The seer Tiresias

 

Teiresias is in greek mythology (Greek Τειρεσίας, Latin Tiresias 'signs, signs') the son of the shepherd Eueres and the nymph Chariklo, from the family of the spartian Udaios. Various authors like Hesiod, Sophocles, Euripides, Pindar and Ovid mention him. He lived for seven generations and began advising Cadmus, a son of the phoenician King Agenor of Tire. From an esoteric point of view he symbolizes the upwardly-aspiring soul that goes through several cycles.

Tiresias beats snakes. Possibly the snakes
are Ida and Pingala of Yoga as shown
tamed on Tarot Card 10.

== Blindness ==

 

According to the library of Apollodorus 3.6.7, Teiresias was a priest of Zeus. For his blindness several explanations have been handed down.

A. According to Hesiod Teiresias was first a priest of Zeus. On Kyllini ('big basin') mountain he came across a pair of breeding serpents and killed the female snake and was turned into a woman. (This passage can also be found in Gaius Julius Hyginus.)

Teiresias then became a priestess of Hera, married and had children, including the daughter Manto ('seer, prophet'). After seven years Teiresias again met a pair of copulating snakes, this time killing the male and becoming a man again.

Due to the two-sided life experience both as a man and as a woman, he was asked by Zeus and Hera to clarify which sex feels more lustful in sexual love. Zeus chose the women, Hera the men.

When Teiresias assisted Zeus in this regard and stated that as a woman he felt nine times more pleasure than he felt as a man, the angry Hera blinded Teiresias, because he had revealed to men the secret of the women. Since Zeus could not undo this, he gave Teiresias as compensation the gift of the seer of the future of signs in fire or smoke and also a seven-fold lifespan.

From an allegorical point of view, Tiresias kills the snake-forces of self-preservation at step 7.2. Then he turns into the woman, who has children and is shown on the tarotcard 8. At step 9.2 he kills the snake-forces of species-preservation so becomes after 7 cycles the man with the staff, whom the tarot card 9 shows.

B. According to another lore, Teiresias saw Athena bathing. This punished him with blindness. His mother Chariklo asks her friend Athena to undo this, but it was impossible. But since Chariklo was important to her, Athena cleaned instead Teiresias ears so that he could understand the birds and gave him a staff to lean on.  This explanation of Pherecydes is followed by Kallimachos in his hymn 'The Bath of Pallas' (Hymns 5,77-136).

Tiresias thereby became an Augur and possessed the property of retaining his wisdom and memory even after his death in the underworld.

C. According to Hyginus Mythographus Fabulae 67f. He had exposed to men the secrets of the immortal gods, and had been blinded for it.

A similar blind man shows the Michelspacher Cabala.

== Other events ==

 

As a seer Teiresias was considered infallible. His prophecies are always correct aphorisms, which he only reluctantly reveals.

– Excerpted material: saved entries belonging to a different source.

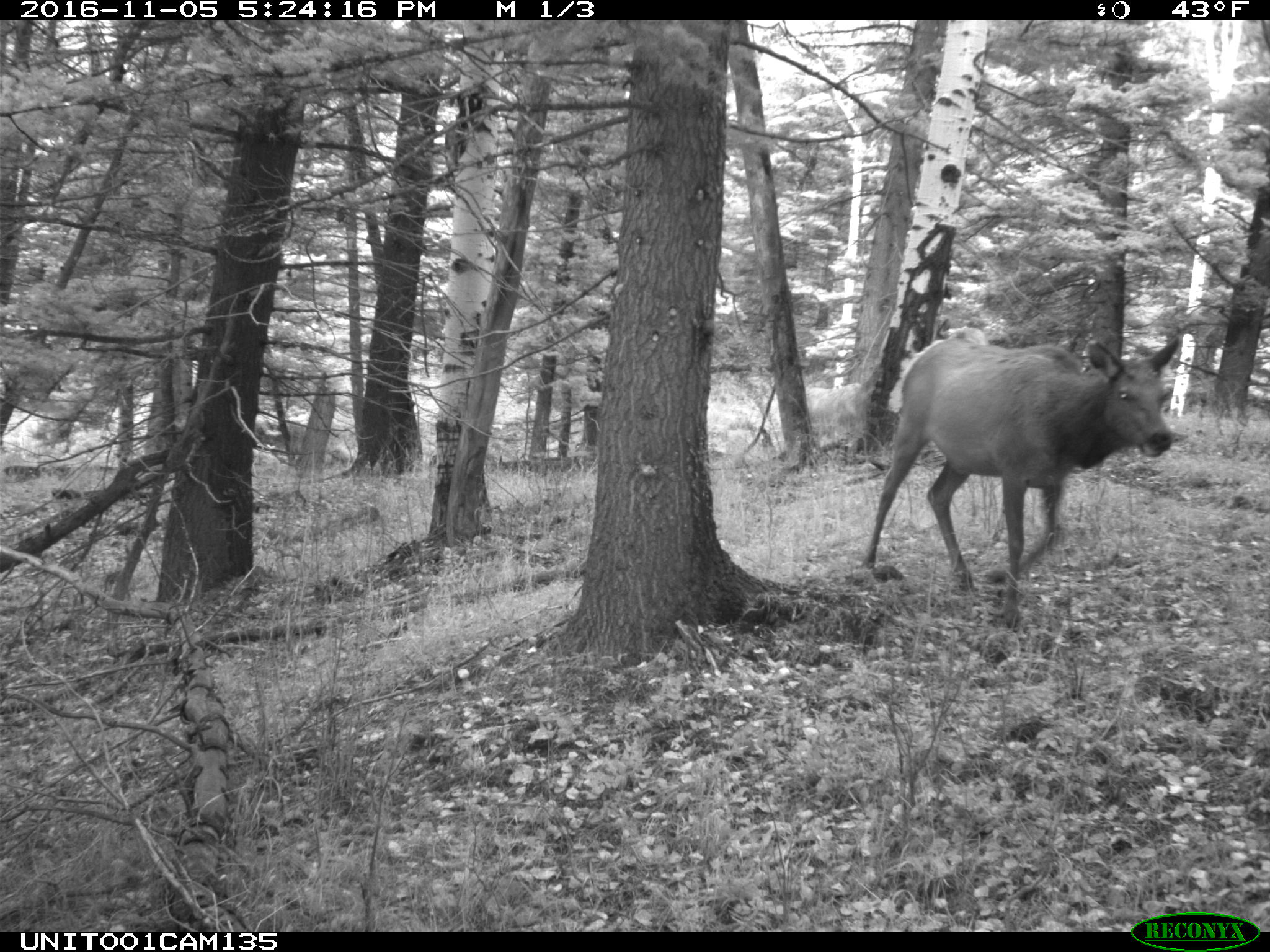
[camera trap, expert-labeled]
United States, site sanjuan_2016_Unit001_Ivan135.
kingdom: Animalia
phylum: Chordata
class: Mammalia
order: Artiodactyla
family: Cervidae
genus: Cervus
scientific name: Cervus elaphus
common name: red deer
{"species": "Cervus elaphus (red deer)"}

In the drama 'Seven against Thebes' by Aeschylus, Megareus kills himslef because of Teiresias prediction that the voluntary death of a Theban would save Thebes.

Amphitryon decided to consult the seer Tiresias, who revealed to him that Zeus had lain in front of him with Alkmene.

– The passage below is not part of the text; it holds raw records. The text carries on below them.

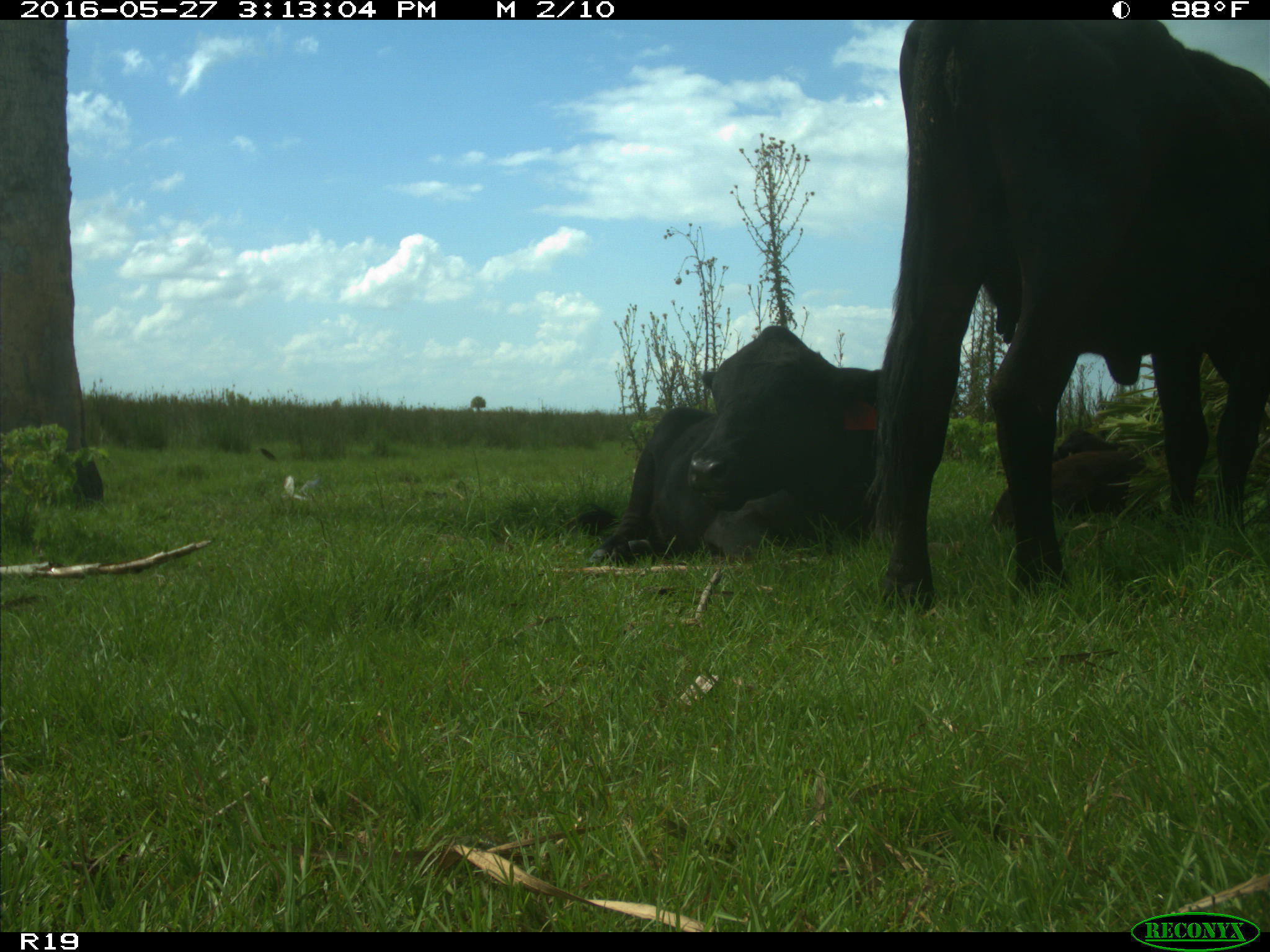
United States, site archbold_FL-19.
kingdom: Animalia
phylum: Chordata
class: Mammalia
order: Artiodactyla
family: Bovidae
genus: Bos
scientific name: Bos taurus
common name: domestic cow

Teiresias also appears later in the stories about Oedipus. In 'King Oedipus' of Sophocles, Oedipus urges Teiresias to help him in his investigations of the murderer of Laios. Teiresias denies the direct answer and instead states that the culprit is someone whom Oedipus does not wish to find. When Oedipus himself is discovered as the culprit, has blinded himself and now wanders around, Teiresias reappears, this time in 'Antigone' by Sophocles. King Kreon refuses to bury Polynices. His niece Antigone defies the order and is captured. Creon orders her to be buried alive. The gods express their dislike of Creon's decision by Tiresias, who tells Creon that the city is sick by his fault.

According to library of Apollodor 3.7.3 Teiresias died during the train of the Epigones against Thebes, when he drank water from the source Tilphussa as a prisoner.

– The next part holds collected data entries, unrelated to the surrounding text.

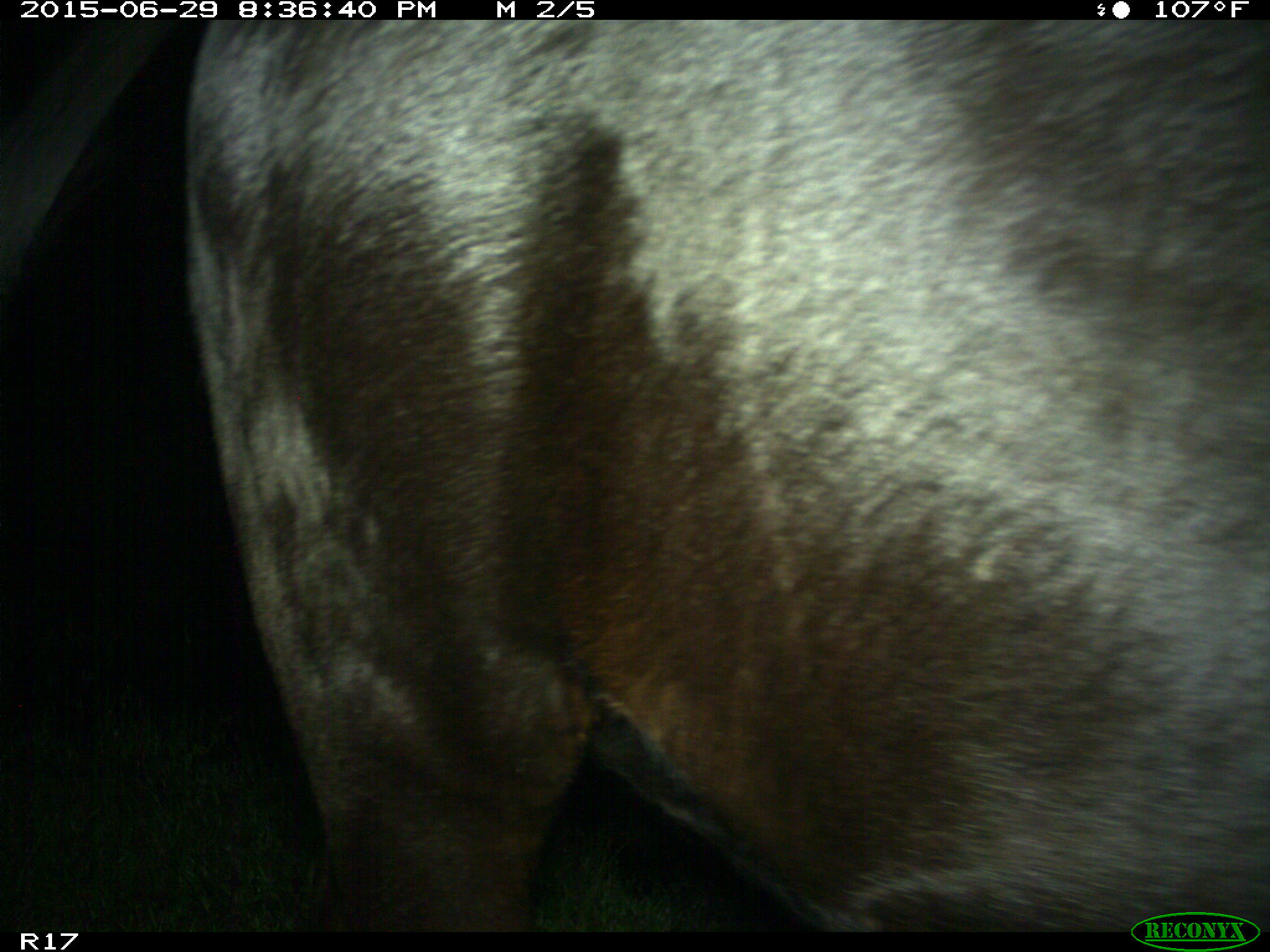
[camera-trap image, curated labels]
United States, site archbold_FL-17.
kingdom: Animalia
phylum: Chordata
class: Mammalia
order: Artiodactyla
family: Bovidae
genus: Bos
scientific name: Bos taurus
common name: domestic cow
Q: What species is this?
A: Bos taurus (domestic cow).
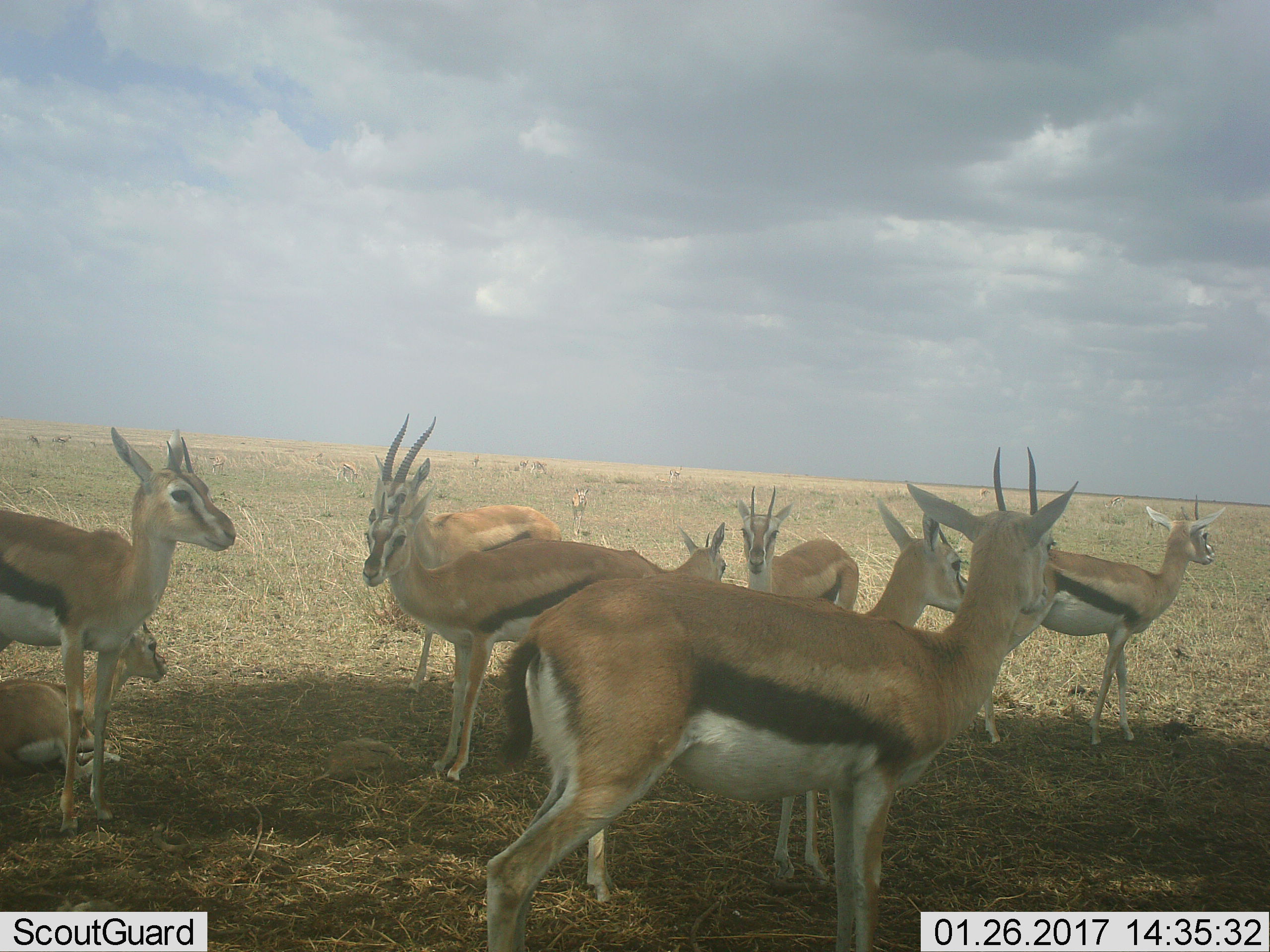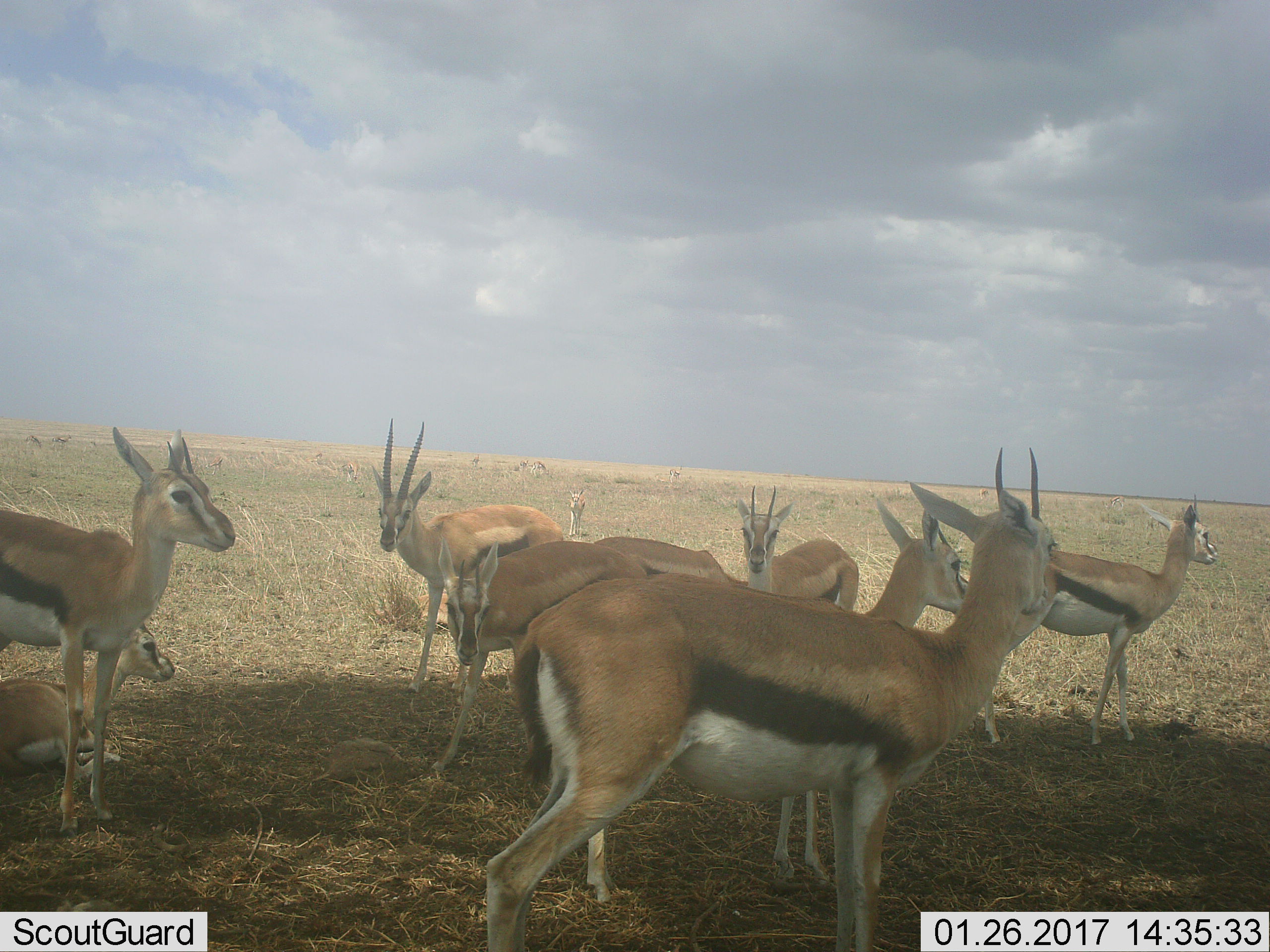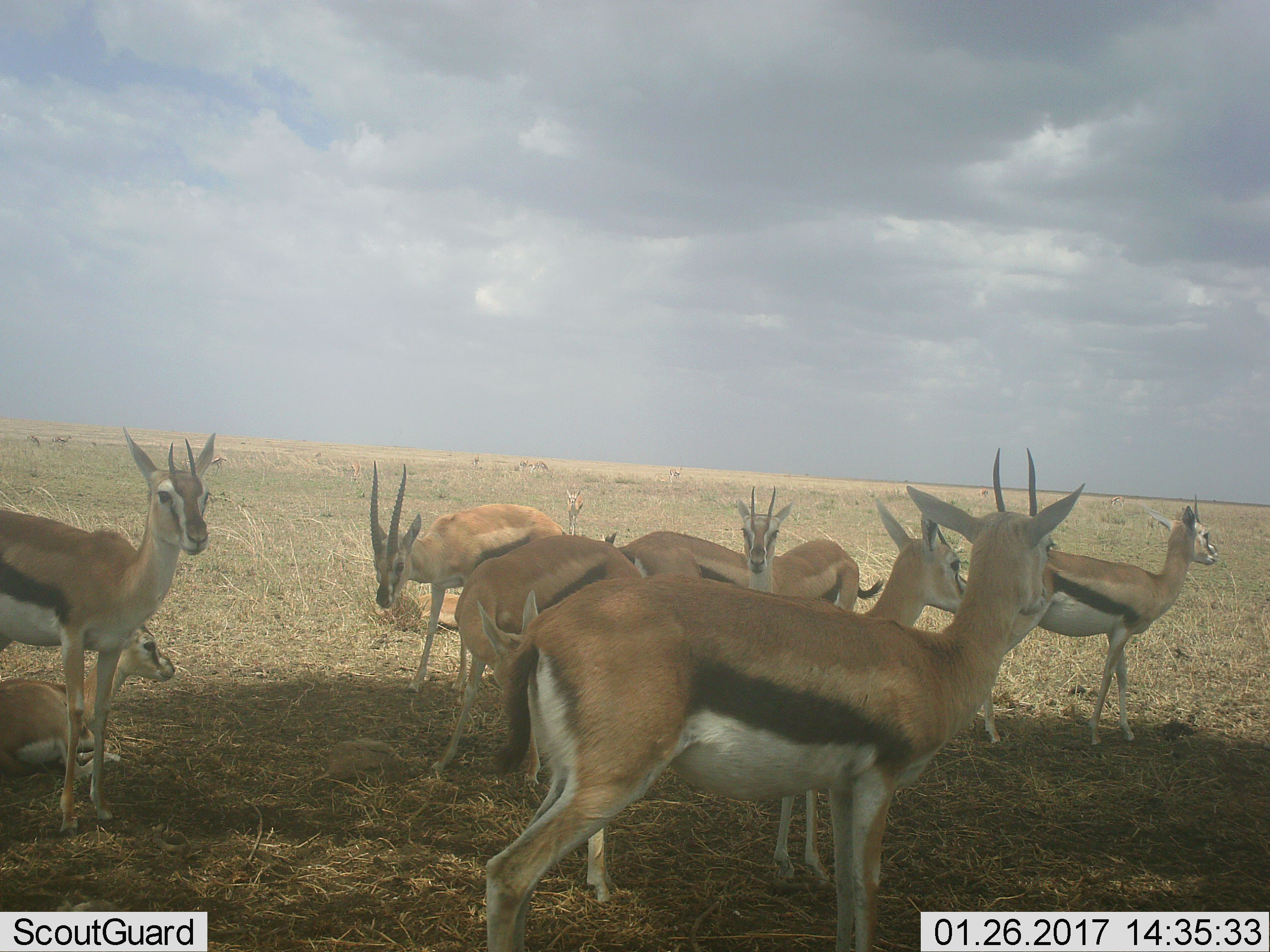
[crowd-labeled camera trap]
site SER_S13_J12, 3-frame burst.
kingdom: Animalia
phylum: Chordata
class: Mammalia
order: Artiodactyla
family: Bovidae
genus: Eudorcas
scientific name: Eudorcas thomsonii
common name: thomson's gazelle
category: gazellethomsons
Gazellethomsons (thomson's gazelle) (Eudorcas thomsonii), count 11-50. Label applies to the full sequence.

According to another version, Tiresias died by an arrow from Apollon at the poisoned fountain Tilphussa. His shadow descended to the asphodel meadows, the first plain of Hades. In Hades he also led the dead.

Ulisses and Tiresias

After his death, he was visited in the underworld by Ulysses, to whom he gave valuable information on the further course of his journey to Ithaca and how to get past Scylla and Charybdis, but especially with regard to the herds of Helios on Thrinakia, to which  Odysseus men did not follow and then werwe killed by the thunderbolts of Zeus.

== Literature ==

 

== References ==

 
  1. https://www.archive.org/stream/ausfhrlicheslexi11rosc#page/436/mode/1up
  2. Pherekydes in the Bibliotheke of Apollodor 3, 6, 7.